Raw Story reports:
An attorney for Sara Taylor, a former top aide to White House adviser Karl Rove, notified the Senate that she was unlikely to appear before the Senate Judiciary Committee July 11.
At the same time, former Counsel to President George W. Bush Harriet Miers told RAW STORY she did not know if she would appear before the House Judiciary Committee July 12.
An attorney for Taylor informed the Chairman of the Senate Judiciary Committee that the White House sought to block her testimony.
"Ms. Taylor expects to receive a letter from Mr. Fielding on behalf of the President directing her not to comply with the Senate's subpoena," wrote W. Neil Eggleston, counsel to Taylor, in a Saturday letter to Senators Patrick Leahy (D-VT) and Arlen Specter (R-PA).
This is it. This is where we find out whether we have "subpoena power" or not.
Or at least, it could be. There's always the possibility of a negotiated settlement that leaves the question unresolved. Says Chairman Leahy:
I hope the White House stops this stonewalling and accepts my offer to negotiate a workable solution to the Committee’s oversight requests, as so many previous White Houses have done throughout history.
On the other hand, Taylor's attorney appears to have a workable idea:
"In our view, it is unfair to Ms. Taylor that this constitutional struggle might be played out with her as the object of an unseemly tug of war," he wrote in the Saturday letter. "If the executive and legislative branches of government are unable to reach an agreement, we urge the Senate not to use Ms. Taylor as the focus of the constitutional struggle...the White House, not Ms. Taylor, controls the assertion of executive privilege. If there has to be a clash, we urge the Senate to direct its sanction against the White House, not against a former staffer."

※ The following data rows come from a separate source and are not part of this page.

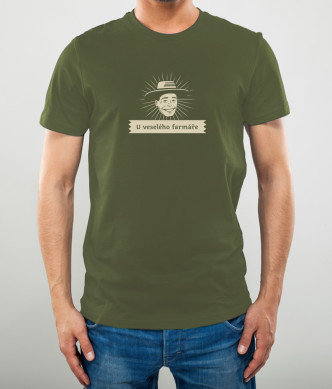 UVF_military-green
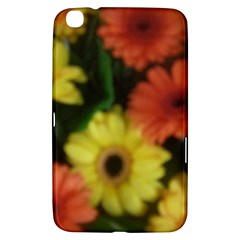 Orange Yellow Daisy Flowers Gerbera Samsung Galaxy Tab 3 (8 ) T3100 Hardshell Case  by yoursparklingshop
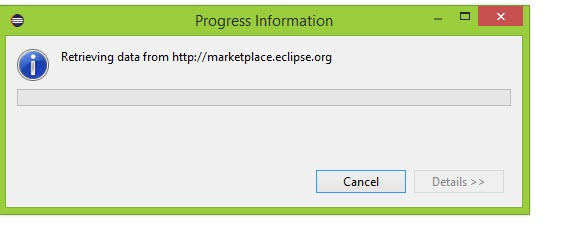 install testng in eclipse 1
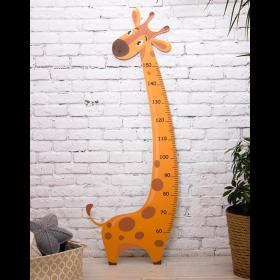 Ростомер Жираф оранжевый
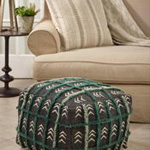 PU321 Embroidered Mudcloth Pouf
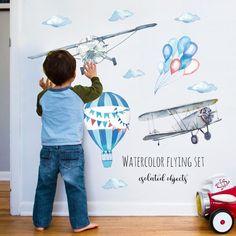 Cartoon Hot Air Balloon Wall Stickers Animals Kids room Baby Nursery Room Decoration Wall Decals Eco-friendly Art Vinyl Murals - Style F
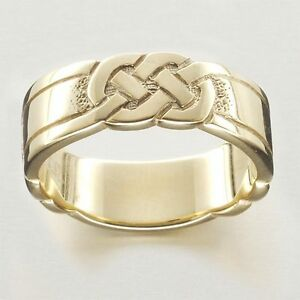 New Ola Gorie 9ct Yellow Gold Celtic Knot Wedding / Dress Ring Boxed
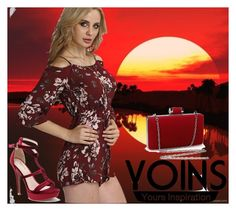 """""""#Yoins"""" by anelaa1923 ❤ liked on Polyvore featuring Sony, yoins and loveyoins"""
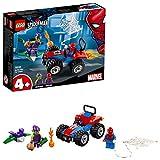 LEGO Super Heroes - Inseguimento in Auto di Spider-Man, 76133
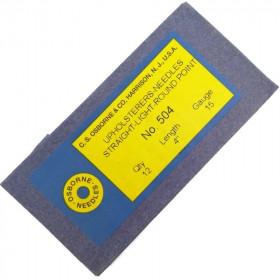Carrelets droits 1 pointe 100 mm Par 12 - Outils tapissier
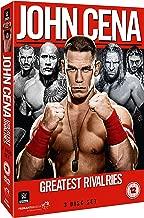 WWE: John Cena - Greatest Rivalries
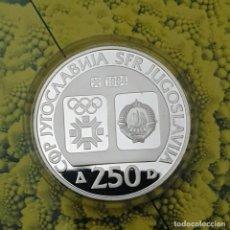 Monedas antiguas de Europa: YUGOSLAVIA 250 DINAR 1982 PROOF OLIMPIADA SARAJEVO 1984 PLATA KM 108. Lote 194861706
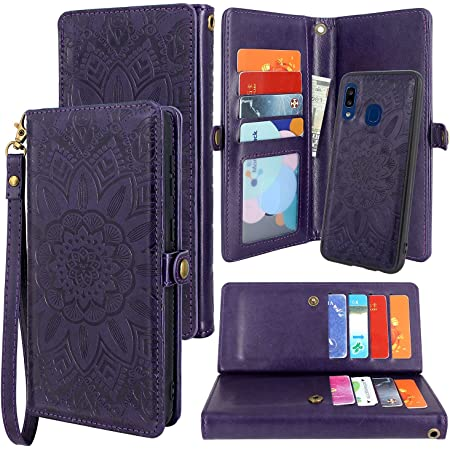 Galaxy A10e Case, Harryshell Detachable Magnetic 12 Card Slots Wallet Case Shockproof PU Leather Flip Protective Cover Wrist Strap for Samsung Galaxy A10e (Flower - Purple)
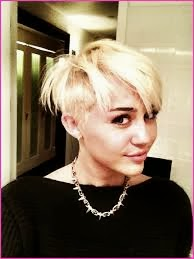 miley cyrus chopped haircut
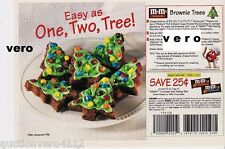 1998 magazine ad M&M's COOKIES mms M&M candy advert print RECIPE Brownie Trees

I'll add this refresher on what typically happens when subpoenas are defied: The house that issued the subpoenas can vote to hold non-compliant subpoena targets in contempt of Congress, but those charges are prosecuted only at the discretion of... the US Attorney for the District of Columbia.
Imagine that. In the middle of an investigation of how it came to be that the US Attorneys were prosecuting political enemies and coddling political friends, it's up to the US Attorneys to decide whether or not to prosecute their political friends for refusing to answer questions about the scheme that started the investigation in the first place.
Sounds fair.
But has the US Attorney ever done that before? Declined to prosecute a political friend on orders from the White House? Absolutely. The case was that of Reagan administration EPA chief Anne Gorsuch Burford in 1982.
And who was the White House counsel who ran the strategy? Why, it was Fred Fielding himself:
In 1982, during current White House Counsel Fred Fielding’s first stint in the position, the U.S. attorney declined to bring a contempt charge against a Reagan administration official, instead seeking an injunction against the House.